Creativity

One can define creativity as the mental phenomena, skills and/or tools capable of originating (and subsequently developing) innovation, inspiration or insight. Pop psychology generally may associate it with right or forehead brain activity or even specifically with lateral thinking.

For many people, the word creativity most immediately conjours up associations with artistic endeavours and with writing; some have also linked creativity with science since at least the heyday of the muses of Ancient Greece.

The psychologist Robert Sternberg has proposed to apply the name creatology to scientific studies of creativity.

Contents

The scope of creativity

Within the different modes of artistic expression, one can postulate a continuum extending from "interpretation" to "innovation". Established artistic movements and genres pull practitioners to the "interpretation" end of the scale, whereas original thinkers strive towards the "innovation" pole. Note that we conventionally expect some "creative" people (dancers, actors, orchestra-players ...) to perform (interpret) while allowing others (writers, painters, composers ...) more freedom to express the new and the different.
--*--
*Tasks for this exercise*
1 – Copy from the creativity text everything from "For many people, the" down to "of Ancient Greece.".
2 – For each statement below, say yes or no to whether it agrees with the creativity text, and quote the words from the text that settle it.
(a) Robert Sternberg proposed the name "creatology" for scientific studies of creativity.
(b) Established artistic movements and genres pull practitioners toward the "innovation" end of the scale.
(c) Writers, painters and composers are conventionally expected to perform rather than to express the new.

*Information provided*
--*--
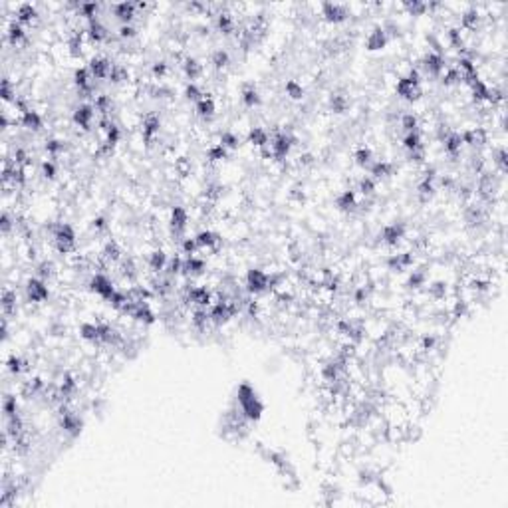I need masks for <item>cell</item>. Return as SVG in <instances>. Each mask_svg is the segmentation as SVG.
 Masks as SVG:
<instances>
[{
	"mask_svg": "<svg viewBox=\"0 0 508 508\" xmlns=\"http://www.w3.org/2000/svg\"><path fill=\"white\" fill-rule=\"evenodd\" d=\"M93 229H97V231L106 229V221H104V219H97V221H93Z\"/></svg>",
	"mask_w": 508,
	"mask_h": 508,
	"instance_id": "cell-50",
	"label": "cell"
},
{
	"mask_svg": "<svg viewBox=\"0 0 508 508\" xmlns=\"http://www.w3.org/2000/svg\"><path fill=\"white\" fill-rule=\"evenodd\" d=\"M248 139H250L252 145H258V147H264V145L270 143V135H268V131L262 129V127H252Z\"/></svg>",
	"mask_w": 508,
	"mask_h": 508,
	"instance_id": "cell-23",
	"label": "cell"
},
{
	"mask_svg": "<svg viewBox=\"0 0 508 508\" xmlns=\"http://www.w3.org/2000/svg\"><path fill=\"white\" fill-rule=\"evenodd\" d=\"M10 229H12V221H10L8 213H4V215H2V233H4V235H8V233H10Z\"/></svg>",
	"mask_w": 508,
	"mask_h": 508,
	"instance_id": "cell-48",
	"label": "cell"
},
{
	"mask_svg": "<svg viewBox=\"0 0 508 508\" xmlns=\"http://www.w3.org/2000/svg\"><path fill=\"white\" fill-rule=\"evenodd\" d=\"M385 42H387L385 30L377 26V28H373V32L367 36V48H369V50H379V48L385 46Z\"/></svg>",
	"mask_w": 508,
	"mask_h": 508,
	"instance_id": "cell-17",
	"label": "cell"
},
{
	"mask_svg": "<svg viewBox=\"0 0 508 508\" xmlns=\"http://www.w3.org/2000/svg\"><path fill=\"white\" fill-rule=\"evenodd\" d=\"M183 68H185L187 78H191V79H196L200 74H202V66L196 62L195 58H187V60H185V64H183Z\"/></svg>",
	"mask_w": 508,
	"mask_h": 508,
	"instance_id": "cell-28",
	"label": "cell"
},
{
	"mask_svg": "<svg viewBox=\"0 0 508 508\" xmlns=\"http://www.w3.org/2000/svg\"><path fill=\"white\" fill-rule=\"evenodd\" d=\"M26 294H28V300L32 302H44L48 298V286L42 278H30L26 284Z\"/></svg>",
	"mask_w": 508,
	"mask_h": 508,
	"instance_id": "cell-5",
	"label": "cell"
},
{
	"mask_svg": "<svg viewBox=\"0 0 508 508\" xmlns=\"http://www.w3.org/2000/svg\"><path fill=\"white\" fill-rule=\"evenodd\" d=\"M461 139L469 145H482L486 141V131L480 129V127H474V129L465 131V135H461Z\"/></svg>",
	"mask_w": 508,
	"mask_h": 508,
	"instance_id": "cell-19",
	"label": "cell"
},
{
	"mask_svg": "<svg viewBox=\"0 0 508 508\" xmlns=\"http://www.w3.org/2000/svg\"><path fill=\"white\" fill-rule=\"evenodd\" d=\"M185 95H187L189 99H193V101H198L200 97H205V93H202V91L196 87L195 83H189V85L185 87Z\"/></svg>",
	"mask_w": 508,
	"mask_h": 508,
	"instance_id": "cell-40",
	"label": "cell"
},
{
	"mask_svg": "<svg viewBox=\"0 0 508 508\" xmlns=\"http://www.w3.org/2000/svg\"><path fill=\"white\" fill-rule=\"evenodd\" d=\"M157 131H159V118L155 114H149L143 119V137H145V141H151Z\"/></svg>",
	"mask_w": 508,
	"mask_h": 508,
	"instance_id": "cell-22",
	"label": "cell"
},
{
	"mask_svg": "<svg viewBox=\"0 0 508 508\" xmlns=\"http://www.w3.org/2000/svg\"><path fill=\"white\" fill-rule=\"evenodd\" d=\"M93 118H95V108H93V106H87V104L79 106L78 110L74 112V121H76V125H79L81 129H89Z\"/></svg>",
	"mask_w": 508,
	"mask_h": 508,
	"instance_id": "cell-9",
	"label": "cell"
},
{
	"mask_svg": "<svg viewBox=\"0 0 508 508\" xmlns=\"http://www.w3.org/2000/svg\"><path fill=\"white\" fill-rule=\"evenodd\" d=\"M207 157H209V161H221V159L227 157V147H223L221 143H217V145H213L207 151Z\"/></svg>",
	"mask_w": 508,
	"mask_h": 508,
	"instance_id": "cell-36",
	"label": "cell"
},
{
	"mask_svg": "<svg viewBox=\"0 0 508 508\" xmlns=\"http://www.w3.org/2000/svg\"><path fill=\"white\" fill-rule=\"evenodd\" d=\"M371 151L367 149V147H359L357 151H355V161H357V165H361V167H369L371 165Z\"/></svg>",
	"mask_w": 508,
	"mask_h": 508,
	"instance_id": "cell-35",
	"label": "cell"
},
{
	"mask_svg": "<svg viewBox=\"0 0 508 508\" xmlns=\"http://www.w3.org/2000/svg\"><path fill=\"white\" fill-rule=\"evenodd\" d=\"M322 14L326 16L328 22H344L348 18V8L344 4H334V2H324L322 4Z\"/></svg>",
	"mask_w": 508,
	"mask_h": 508,
	"instance_id": "cell-4",
	"label": "cell"
},
{
	"mask_svg": "<svg viewBox=\"0 0 508 508\" xmlns=\"http://www.w3.org/2000/svg\"><path fill=\"white\" fill-rule=\"evenodd\" d=\"M36 16H38V12L30 2H24L16 8V20L20 24H30L32 20H36Z\"/></svg>",
	"mask_w": 508,
	"mask_h": 508,
	"instance_id": "cell-13",
	"label": "cell"
},
{
	"mask_svg": "<svg viewBox=\"0 0 508 508\" xmlns=\"http://www.w3.org/2000/svg\"><path fill=\"white\" fill-rule=\"evenodd\" d=\"M183 250L191 256V254H195L196 250H198V244H196V238H185V242H183Z\"/></svg>",
	"mask_w": 508,
	"mask_h": 508,
	"instance_id": "cell-43",
	"label": "cell"
},
{
	"mask_svg": "<svg viewBox=\"0 0 508 508\" xmlns=\"http://www.w3.org/2000/svg\"><path fill=\"white\" fill-rule=\"evenodd\" d=\"M338 207L342 209V211H353V207H357V202H355V195H353L352 191H344L342 195L338 196Z\"/></svg>",
	"mask_w": 508,
	"mask_h": 508,
	"instance_id": "cell-30",
	"label": "cell"
},
{
	"mask_svg": "<svg viewBox=\"0 0 508 508\" xmlns=\"http://www.w3.org/2000/svg\"><path fill=\"white\" fill-rule=\"evenodd\" d=\"M246 286H248V292H250V294H260V292H264V290L270 288V276L264 272V270L252 268V270H248V274H246Z\"/></svg>",
	"mask_w": 508,
	"mask_h": 508,
	"instance_id": "cell-2",
	"label": "cell"
},
{
	"mask_svg": "<svg viewBox=\"0 0 508 508\" xmlns=\"http://www.w3.org/2000/svg\"><path fill=\"white\" fill-rule=\"evenodd\" d=\"M423 68L429 72L431 76H441L447 68H445V58L439 52H429L423 58Z\"/></svg>",
	"mask_w": 508,
	"mask_h": 508,
	"instance_id": "cell-7",
	"label": "cell"
},
{
	"mask_svg": "<svg viewBox=\"0 0 508 508\" xmlns=\"http://www.w3.org/2000/svg\"><path fill=\"white\" fill-rule=\"evenodd\" d=\"M397 93H399L401 97L413 101V99H417V97L421 95V87H419L417 83H413L409 78H401L397 81Z\"/></svg>",
	"mask_w": 508,
	"mask_h": 508,
	"instance_id": "cell-8",
	"label": "cell"
},
{
	"mask_svg": "<svg viewBox=\"0 0 508 508\" xmlns=\"http://www.w3.org/2000/svg\"><path fill=\"white\" fill-rule=\"evenodd\" d=\"M46 149H48L52 155H56V153H60V151L64 149V143L58 141V139H50V141L46 143Z\"/></svg>",
	"mask_w": 508,
	"mask_h": 508,
	"instance_id": "cell-44",
	"label": "cell"
},
{
	"mask_svg": "<svg viewBox=\"0 0 508 508\" xmlns=\"http://www.w3.org/2000/svg\"><path fill=\"white\" fill-rule=\"evenodd\" d=\"M391 169H393V167H391L389 161H381V159H379V161H375V163L371 165V173H373L375 177H383V175H389Z\"/></svg>",
	"mask_w": 508,
	"mask_h": 508,
	"instance_id": "cell-33",
	"label": "cell"
},
{
	"mask_svg": "<svg viewBox=\"0 0 508 508\" xmlns=\"http://www.w3.org/2000/svg\"><path fill=\"white\" fill-rule=\"evenodd\" d=\"M215 110H217V106H215L213 97H209L207 93H205V97H200V99L196 101V114H198L200 118L211 119L215 116Z\"/></svg>",
	"mask_w": 508,
	"mask_h": 508,
	"instance_id": "cell-16",
	"label": "cell"
},
{
	"mask_svg": "<svg viewBox=\"0 0 508 508\" xmlns=\"http://www.w3.org/2000/svg\"><path fill=\"white\" fill-rule=\"evenodd\" d=\"M359 191H361L363 195H371V193L375 191V181H373L371 177H363V179L359 181Z\"/></svg>",
	"mask_w": 508,
	"mask_h": 508,
	"instance_id": "cell-39",
	"label": "cell"
},
{
	"mask_svg": "<svg viewBox=\"0 0 508 508\" xmlns=\"http://www.w3.org/2000/svg\"><path fill=\"white\" fill-rule=\"evenodd\" d=\"M20 123H22L24 127H28V129L38 131L40 127H42V118H40L38 112H34V110H26V112L22 114V118H20Z\"/></svg>",
	"mask_w": 508,
	"mask_h": 508,
	"instance_id": "cell-21",
	"label": "cell"
},
{
	"mask_svg": "<svg viewBox=\"0 0 508 508\" xmlns=\"http://www.w3.org/2000/svg\"><path fill=\"white\" fill-rule=\"evenodd\" d=\"M405 8H407L413 16H417V14H423V12L427 10V4H423V2H407Z\"/></svg>",
	"mask_w": 508,
	"mask_h": 508,
	"instance_id": "cell-42",
	"label": "cell"
},
{
	"mask_svg": "<svg viewBox=\"0 0 508 508\" xmlns=\"http://www.w3.org/2000/svg\"><path fill=\"white\" fill-rule=\"evenodd\" d=\"M403 145H405L411 153H413V151H419V149H421V137H419V133H417V131L407 133L405 139H403Z\"/></svg>",
	"mask_w": 508,
	"mask_h": 508,
	"instance_id": "cell-32",
	"label": "cell"
},
{
	"mask_svg": "<svg viewBox=\"0 0 508 508\" xmlns=\"http://www.w3.org/2000/svg\"><path fill=\"white\" fill-rule=\"evenodd\" d=\"M478 12L474 10V8H470L467 10L465 14H463V18H461V26L465 28V30H474L476 28V24H478Z\"/></svg>",
	"mask_w": 508,
	"mask_h": 508,
	"instance_id": "cell-29",
	"label": "cell"
},
{
	"mask_svg": "<svg viewBox=\"0 0 508 508\" xmlns=\"http://www.w3.org/2000/svg\"><path fill=\"white\" fill-rule=\"evenodd\" d=\"M242 101H244L246 108H254V106L260 104V95H258V91L254 89V85H248V87L242 89Z\"/></svg>",
	"mask_w": 508,
	"mask_h": 508,
	"instance_id": "cell-27",
	"label": "cell"
},
{
	"mask_svg": "<svg viewBox=\"0 0 508 508\" xmlns=\"http://www.w3.org/2000/svg\"><path fill=\"white\" fill-rule=\"evenodd\" d=\"M286 91H288V95H290V97H294V99H300V97H302V93H304L302 85H300L298 81H294V79L286 81Z\"/></svg>",
	"mask_w": 508,
	"mask_h": 508,
	"instance_id": "cell-38",
	"label": "cell"
},
{
	"mask_svg": "<svg viewBox=\"0 0 508 508\" xmlns=\"http://www.w3.org/2000/svg\"><path fill=\"white\" fill-rule=\"evenodd\" d=\"M42 173H44L46 179H54V177H56V167H54V163H52V161H44Z\"/></svg>",
	"mask_w": 508,
	"mask_h": 508,
	"instance_id": "cell-45",
	"label": "cell"
},
{
	"mask_svg": "<svg viewBox=\"0 0 508 508\" xmlns=\"http://www.w3.org/2000/svg\"><path fill=\"white\" fill-rule=\"evenodd\" d=\"M217 26H219V30L223 34H231L235 30V18H233V14H229V12L217 14Z\"/></svg>",
	"mask_w": 508,
	"mask_h": 508,
	"instance_id": "cell-24",
	"label": "cell"
},
{
	"mask_svg": "<svg viewBox=\"0 0 508 508\" xmlns=\"http://www.w3.org/2000/svg\"><path fill=\"white\" fill-rule=\"evenodd\" d=\"M461 147H463V139L459 133H449L445 137V151L449 153L451 157H457L461 153Z\"/></svg>",
	"mask_w": 508,
	"mask_h": 508,
	"instance_id": "cell-18",
	"label": "cell"
},
{
	"mask_svg": "<svg viewBox=\"0 0 508 508\" xmlns=\"http://www.w3.org/2000/svg\"><path fill=\"white\" fill-rule=\"evenodd\" d=\"M112 68H114V64L108 60V58H101V56H97V58H91V62H89V74L93 76V79H104V78H110V72H112Z\"/></svg>",
	"mask_w": 508,
	"mask_h": 508,
	"instance_id": "cell-6",
	"label": "cell"
},
{
	"mask_svg": "<svg viewBox=\"0 0 508 508\" xmlns=\"http://www.w3.org/2000/svg\"><path fill=\"white\" fill-rule=\"evenodd\" d=\"M211 62L215 64L217 70H223V68H227V66L231 64V56H229L227 50H217V52L213 54V60H211Z\"/></svg>",
	"mask_w": 508,
	"mask_h": 508,
	"instance_id": "cell-31",
	"label": "cell"
},
{
	"mask_svg": "<svg viewBox=\"0 0 508 508\" xmlns=\"http://www.w3.org/2000/svg\"><path fill=\"white\" fill-rule=\"evenodd\" d=\"M187 223H189V215H187V211H185L183 207H175V209H173V215H171V227H173V233H175V235H181V233L185 231Z\"/></svg>",
	"mask_w": 508,
	"mask_h": 508,
	"instance_id": "cell-10",
	"label": "cell"
},
{
	"mask_svg": "<svg viewBox=\"0 0 508 508\" xmlns=\"http://www.w3.org/2000/svg\"><path fill=\"white\" fill-rule=\"evenodd\" d=\"M87 36L93 42H104V40L108 38V30L104 28V24L97 18H93V20L87 22Z\"/></svg>",
	"mask_w": 508,
	"mask_h": 508,
	"instance_id": "cell-15",
	"label": "cell"
},
{
	"mask_svg": "<svg viewBox=\"0 0 508 508\" xmlns=\"http://www.w3.org/2000/svg\"><path fill=\"white\" fill-rule=\"evenodd\" d=\"M91 290L95 292V294H99L101 298H106V300H110L112 296H114V292H116V288H114V284H112V280L106 276V274L97 272L93 278H91Z\"/></svg>",
	"mask_w": 508,
	"mask_h": 508,
	"instance_id": "cell-3",
	"label": "cell"
},
{
	"mask_svg": "<svg viewBox=\"0 0 508 508\" xmlns=\"http://www.w3.org/2000/svg\"><path fill=\"white\" fill-rule=\"evenodd\" d=\"M401 127H403L407 133L417 131V116H413V114H403V118H401Z\"/></svg>",
	"mask_w": 508,
	"mask_h": 508,
	"instance_id": "cell-37",
	"label": "cell"
},
{
	"mask_svg": "<svg viewBox=\"0 0 508 508\" xmlns=\"http://www.w3.org/2000/svg\"><path fill=\"white\" fill-rule=\"evenodd\" d=\"M14 304H16V292H12L10 288L4 290V298H2V308H4V314H10L14 310Z\"/></svg>",
	"mask_w": 508,
	"mask_h": 508,
	"instance_id": "cell-34",
	"label": "cell"
},
{
	"mask_svg": "<svg viewBox=\"0 0 508 508\" xmlns=\"http://www.w3.org/2000/svg\"><path fill=\"white\" fill-rule=\"evenodd\" d=\"M52 231H54L56 248H58L62 254H68V252H72V250L76 248V233H74V229H72L70 225L60 223V225H56Z\"/></svg>",
	"mask_w": 508,
	"mask_h": 508,
	"instance_id": "cell-1",
	"label": "cell"
},
{
	"mask_svg": "<svg viewBox=\"0 0 508 508\" xmlns=\"http://www.w3.org/2000/svg\"><path fill=\"white\" fill-rule=\"evenodd\" d=\"M119 36L121 38H133L135 36V28L131 24H121L119 26Z\"/></svg>",
	"mask_w": 508,
	"mask_h": 508,
	"instance_id": "cell-47",
	"label": "cell"
},
{
	"mask_svg": "<svg viewBox=\"0 0 508 508\" xmlns=\"http://www.w3.org/2000/svg\"><path fill=\"white\" fill-rule=\"evenodd\" d=\"M52 272H54V264H52V262L44 260L42 264H38V276L40 278H46V276H50Z\"/></svg>",
	"mask_w": 508,
	"mask_h": 508,
	"instance_id": "cell-46",
	"label": "cell"
},
{
	"mask_svg": "<svg viewBox=\"0 0 508 508\" xmlns=\"http://www.w3.org/2000/svg\"><path fill=\"white\" fill-rule=\"evenodd\" d=\"M104 260L106 262H118L119 258H121V250H119V246L114 242V240H110L106 246H104Z\"/></svg>",
	"mask_w": 508,
	"mask_h": 508,
	"instance_id": "cell-26",
	"label": "cell"
},
{
	"mask_svg": "<svg viewBox=\"0 0 508 508\" xmlns=\"http://www.w3.org/2000/svg\"><path fill=\"white\" fill-rule=\"evenodd\" d=\"M135 8H137V4L121 2V4H116V6H114V12H116V16H118L119 20H121V24H129V22L133 20V16H135Z\"/></svg>",
	"mask_w": 508,
	"mask_h": 508,
	"instance_id": "cell-11",
	"label": "cell"
},
{
	"mask_svg": "<svg viewBox=\"0 0 508 508\" xmlns=\"http://www.w3.org/2000/svg\"><path fill=\"white\" fill-rule=\"evenodd\" d=\"M165 264H167V254L163 250H155L149 254V268L153 272H161L165 268Z\"/></svg>",
	"mask_w": 508,
	"mask_h": 508,
	"instance_id": "cell-25",
	"label": "cell"
},
{
	"mask_svg": "<svg viewBox=\"0 0 508 508\" xmlns=\"http://www.w3.org/2000/svg\"><path fill=\"white\" fill-rule=\"evenodd\" d=\"M6 36H8V42H10L12 46H16V44H20L22 40L26 38V32H24L22 24H20L18 20H14V22H10V26H8V32H6Z\"/></svg>",
	"mask_w": 508,
	"mask_h": 508,
	"instance_id": "cell-20",
	"label": "cell"
},
{
	"mask_svg": "<svg viewBox=\"0 0 508 508\" xmlns=\"http://www.w3.org/2000/svg\"><path fill=\"white\" fill-rule=\"evenodd\" d=\"M165 72H167V64H165V62H157L155 66H153V74L159 76V78H161Z\"/></svg>",
	"mask_w": 508,
	"mask_h": 508,
	"instance_id": "cell-49",
	"label": "cell"
},
{
	"mask_svg": "<svg viewBox=\"0 0 508 508\" xmlns=\"http://www.w3.org/2000/svg\"><path fill=\"white\" fill-rule=\"evenodd\" d=\"M195 238H196L198 248H207V250H215V248L219 246V242H221L219 235H215L213 231H200Z\"/></svg>",
	"mask_w": 508,
	"mask_h": 508,
	"instance_id": "cell-12",
	"label": "cell"
},
{
	"mask_svg": "<svg viewBox=\"0 0 508 508\" xmlns=\"http://www.w3.org/2000/svg\"><path fill=\"white\" fill-rule=\"evenodd\" d=\"M24 365H26V363H24L20 357H16V355H12V357L8 359V369H10L12 373H20V371L24 369Z\"/></svg>",
	"mask_w": 508,
	"mask_h": 508,
	"instance_id": "cell-41",
	"label": "cell"
},
{
	"mask_svg": "<svg viewBox=\"0 0 508 508\" xmlns=\"http://www.w3.org/2000/svg\"><path fill=\"white\" fill-rule=\"evenodd\" d=\"M403 235H405V227L403 225H389V227L383 229L381 240L387 242V244H397L403 238Z\"/></svg>",
	"mask_w": 508,
	"mask_h": 508,
	"instance_id": "cell-14",
	"label": "cell"
}]
</instances>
--*--
*Written responses*
1 –
For many people, the word creativity most immediately conjours up associations with artistic endeavours and with writing; some have also linked creativity with science since at least the heyday of the muses of Ancient Greece.

2 –
(a) Yes: "The psychologist Robert Sternberg has proposed to apply the name creatology to scientific studies of creativity."
(b) No: "Established artistic movements and genres pull practitioners to the "interpretation" end of the scale"
(c) No: "while allowing others (writers, painters, composers ...) more freedom to express the new and the different."